Date/Time: Mon Oct 30 09:45:21 CDT 2017
Name: David Corbett
Report Type: Error Report
Opt Subject: Indic categories of U+20F0 COMBINING ASTERISK ABOVE
U+20F0 COMBINING ASTERISK ABOVE has scx={Deva Gran Latn} because it is used as a svara marker. It should also have Indic_Syllabic_Category=Cantillation_Mark and Indic_Positional_Category=Top.
Date/Time: Sun Nov 12 16:22:17 CST 2017
Name: David Corbett
Report Type: Error Report
Opt Subject: Underspecified Soyombo vowel signs
A Soyombo consonant may take multiple vowel signs, all of which have ccc=0 and Indic_Syllabic_Category=Vowel_Dependent. The Unicode Standard does not specify the order. The proposal (L2/15-004R) recommends the order V_sign M_length V_diphthong. The standard should specify this order explicitly, instead of the vague wording in the “Vowels and Diphthongs” section. This goes for Zanabazar Square too.

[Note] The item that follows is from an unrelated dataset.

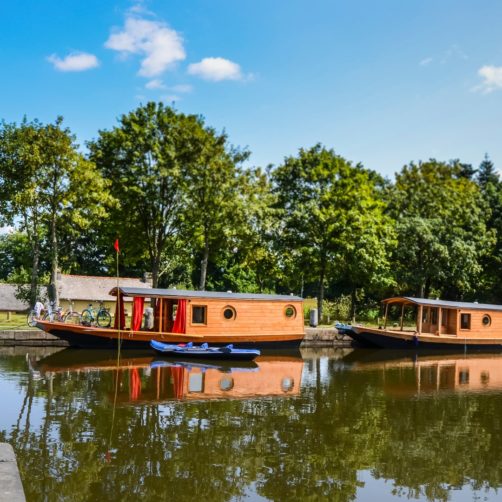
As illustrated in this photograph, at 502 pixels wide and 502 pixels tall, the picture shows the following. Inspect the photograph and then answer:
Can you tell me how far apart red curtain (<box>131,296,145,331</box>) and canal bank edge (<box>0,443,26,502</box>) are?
65.3 ft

Date/Time: Mon Nov 13 13:42:08 CST 2017
Name: David Corbett
Report Type: Error Report
Opt Subject: Typo in the section on Kayah Li
In the Kayah Li section, two of the vowels are written ⟨o’⟩ and ⟨u’⟩. They should be ⟨ơ⟩ and ⟨ư⟩.
Date/Time: Sun Nov 19 11:52:38 CST 2017
Name: David Corbett
Report Type: Error Report
Opt Subject: Indic_Syllabic_Category of U+0C80
According to L2/14-153, U+0C80 KANNADA SIGN SPACING CANDRABINDU can be followed by U+0C82 KANNADA SIGN ANUSVARA, so its Indic_Syllabic_Category should be Bindu.

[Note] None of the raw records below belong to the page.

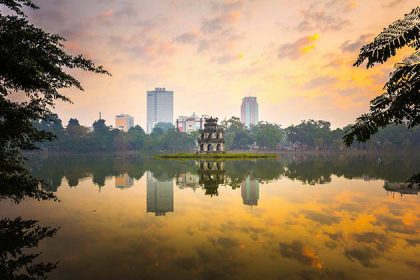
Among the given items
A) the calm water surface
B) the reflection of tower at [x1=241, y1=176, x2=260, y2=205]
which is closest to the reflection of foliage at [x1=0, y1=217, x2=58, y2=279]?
the calm water surface

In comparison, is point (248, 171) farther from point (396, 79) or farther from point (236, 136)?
point (236, 136)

Date/Time: Sun Nov 19 12:30:42 CST 2017
Name: David Corbett
Report Type: Error Report
Opt Subject: Script_Extensions of U+1CF2 VEDIC SIGN ARDHAVISARGA
According to L2/11-175R, U+1CF2 VEDIC SIGN ARDHAVISARGA is used in Tirhuta, so its Script_Extensions should include Tirhuta.
Date/Time: Sun Nov 19 12:45:32 CST 2017
Name: David Corbett
Report Type: Error Report
Opt Subject: Typo in the Meetei Mayek Extensions chart
The header for Meetei Mayek Extensions includes the word “Manupuri”, which should be “Manipuri”.
Date/Time: Sun Nov 19 13:47:08 CST 2017
Name: David Corbett
Report Type: Error Report
Opt Subject: Unspecified order of Meetei Mayek vowel signs
The Unicode Standard 10.0, chapter 13, page 541 says that in a Meetei Mayek abbreviation, a consonant may have multiple vowel signs. The order of the vowel signs is not specified. Is it pronunciation order or visual left–top–bottom–right order? That section also says that “[i]n such cases, the vowel matra may occur at the end of a word”, implying that in other cases, the vowel matra may not occur at the end of a word, which is not true.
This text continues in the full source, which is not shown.